Notice the quoting. Because a string surrounded by single quotes can’t itself contain a single quote, the code switches quote characters mid-string. The first characters in the string are surrounded by single quotes. Next comes a single quote surrounded by double quotes. The last characters in the string again have single quotes around them. Because there’s no space outside quote marks, all of this is stored into the xlate shell variable — without the three pairs of quotes surrounding each section of the string, of course.

Listing Two shows the “guts” of the script: a for loop that steps through all files in the source directory, making a symlink from the destination directory with a “safe” name.
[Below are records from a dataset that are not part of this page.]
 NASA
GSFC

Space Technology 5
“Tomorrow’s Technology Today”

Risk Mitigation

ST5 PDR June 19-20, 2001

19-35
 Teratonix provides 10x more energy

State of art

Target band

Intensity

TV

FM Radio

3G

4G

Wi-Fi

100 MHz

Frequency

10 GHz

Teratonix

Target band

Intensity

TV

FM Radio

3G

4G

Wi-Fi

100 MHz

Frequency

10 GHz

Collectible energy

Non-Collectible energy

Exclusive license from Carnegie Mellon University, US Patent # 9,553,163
This script is running with bash (it starts with #!/bin/bash to require that shell explicitly), so you can use the bash option -E to be sure that echo doesn’t try to interpret part of the original filename from $f as an escape sequence.

In most versions of tr — including the GNU version that you should have on your Linux system — the replacement character string can contain a character followed by an asterisk (*), surrounded by square brackets. Here that character is an underscore from the shell variable $fix. The asterisk on replacement pattern [_*] tells tr to replace any character from the first string (listed in $xlate) with an underscore.
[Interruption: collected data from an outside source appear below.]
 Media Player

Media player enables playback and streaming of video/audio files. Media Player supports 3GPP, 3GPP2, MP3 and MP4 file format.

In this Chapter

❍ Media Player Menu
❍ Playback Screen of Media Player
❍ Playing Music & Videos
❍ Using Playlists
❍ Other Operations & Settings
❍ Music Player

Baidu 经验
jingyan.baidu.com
One thing that surprises even some experienced Bourne shell programmers is the line if ln -s.. This runs the ln -s command and tests its exit status. If the exit status is zero (“success”), the then block of the if statement is executed; otherwise the else block. (Many people believe that if must always be used with the test or [ command, but that’s not true.)
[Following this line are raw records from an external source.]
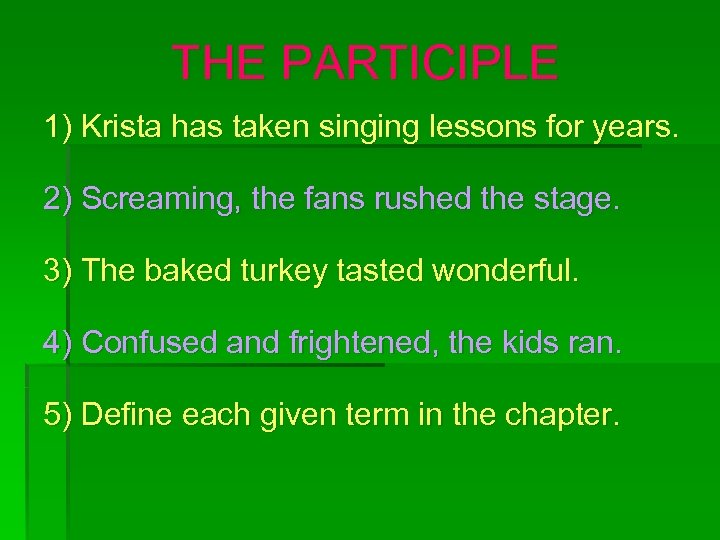 THE PARTICIPLE

1) Krista has taken singing lessons for years.

2) Screaming, the fans rushed the stage.

3) The baked turkey tasted wonderful.

4) Confused and frightened, the kids ran.

5) Define each given term in the chapter.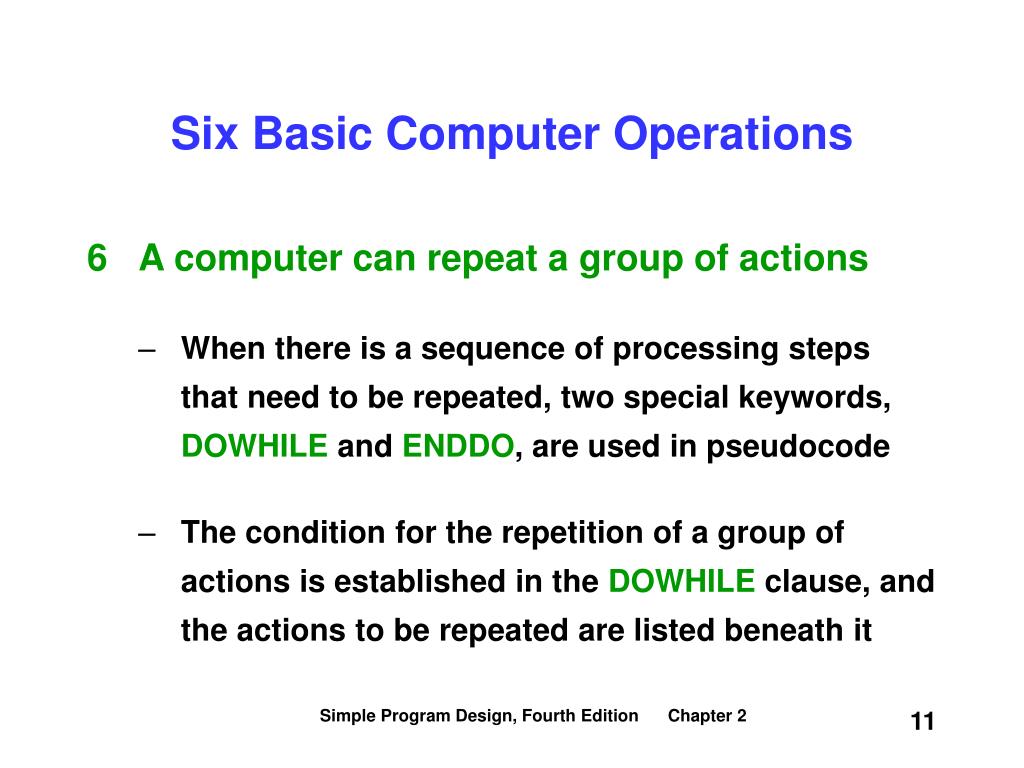 Six Basic Computer Operations

6 A computer can repeat a group of actions

– When there is a sequence of processing steps that need to be repeated, two special keywords, DOWHILE and ENDDO, are used in pseudocode

– The condition for the repetition of a group of actions is established in the DOWHILE clause, and the actions to be repeated are listed beneath it

Simple Program Design, Fourth Edition Chapter 2

11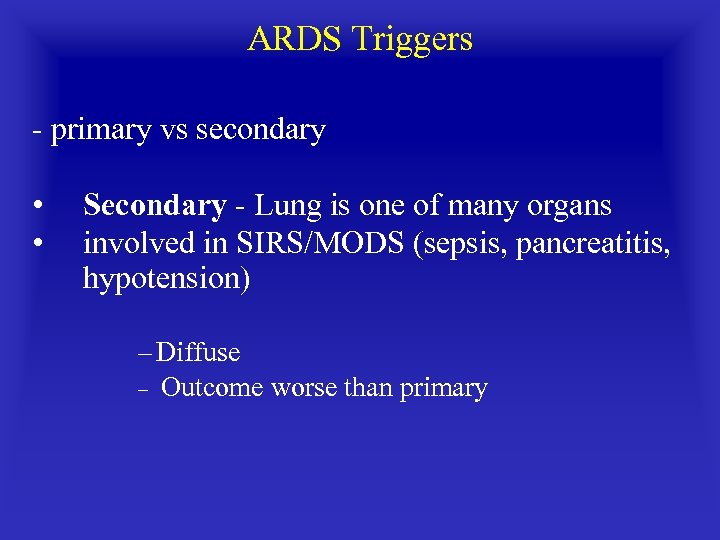 ARDS Triggers

- primary vs secondary

• Secondary - Lung is one of many organs
• involved in SIRS/MODS (sepsis, pancreatitis, hypotension)

– Diffuse
– Outcome worse than primary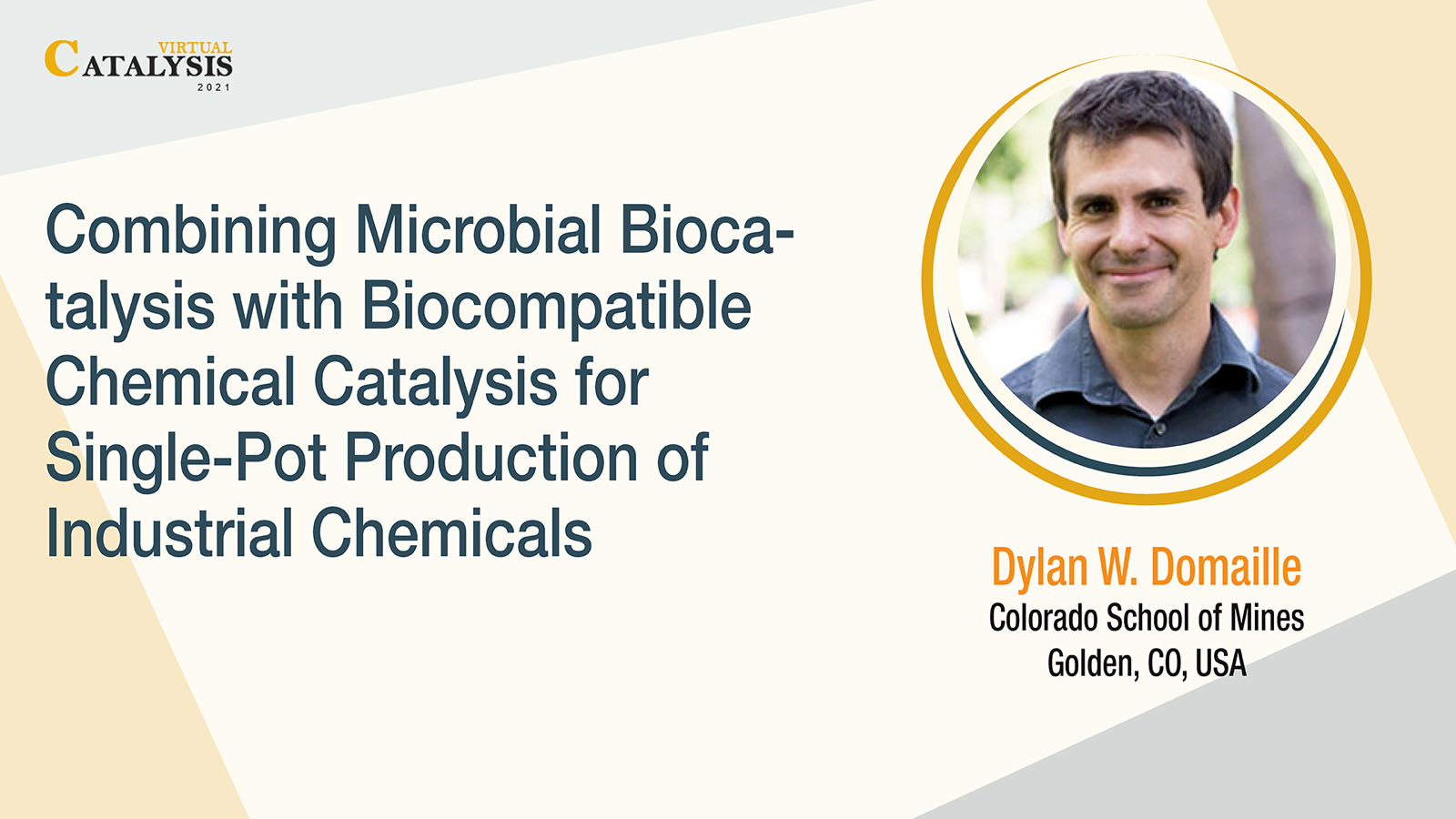 VIRTUAL
CATALYSIS
2021

Combining Microbial Biocatalysis with Biocompatible Chemical Catalysis for Single-Pot Production of Industrial Chemicals

Dylan W. Domaille
Colorado School of Mines
Golden, CO, USA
The standard output of the for loop is redirected to a file named .safedir_translation_table (from the variable $ttable). This file is a tab-separated list of each newly-generated “safe” name followed by the original filename.

Listing Two: Making a safe filename

# Loop through current directory and make symlinks.
for f in *
do
fnew=$(echo -E -n “$f” | tr “$xlate” “[${fix}*]”)
.
if ln -s “$curdir/$f” “$destdir/$fnew”
then
# Write to stdout, redirected at end of loop to $ttable file:
# This string has an embedded TAB (we can’t use \t because
# “echo -e” could mistakenly interpret an escape sequence in $f):
echo -E “$fnew $f”
else
echo “$myname: ABORTING: can’t create symlink $destdir/$fnew?”
1>&2
giveup
fi
fi
done > “$destdir/$ttable”

The script makes the symbolic links in a subdirectory of /tmp. The directory’s name ends with your username and the shell’s process ID number, which makes the name likely to be unique. The script accepts one command-line argument: the pathname of the directory with the “unsafe” names. After making the symlinks, the script writes the temporary directory name to standard output. So you can run the script with command substitution — to create the temporary directory and cd (or pushd) to it. Here we’re making a copy of the current directory (whose pathname is always available as .):

tcsh> pushd `safedir .`

The script is new and may be changed somewhat. If you’re reading this article in the future, the file you find online may be a bit different than what’s describe here.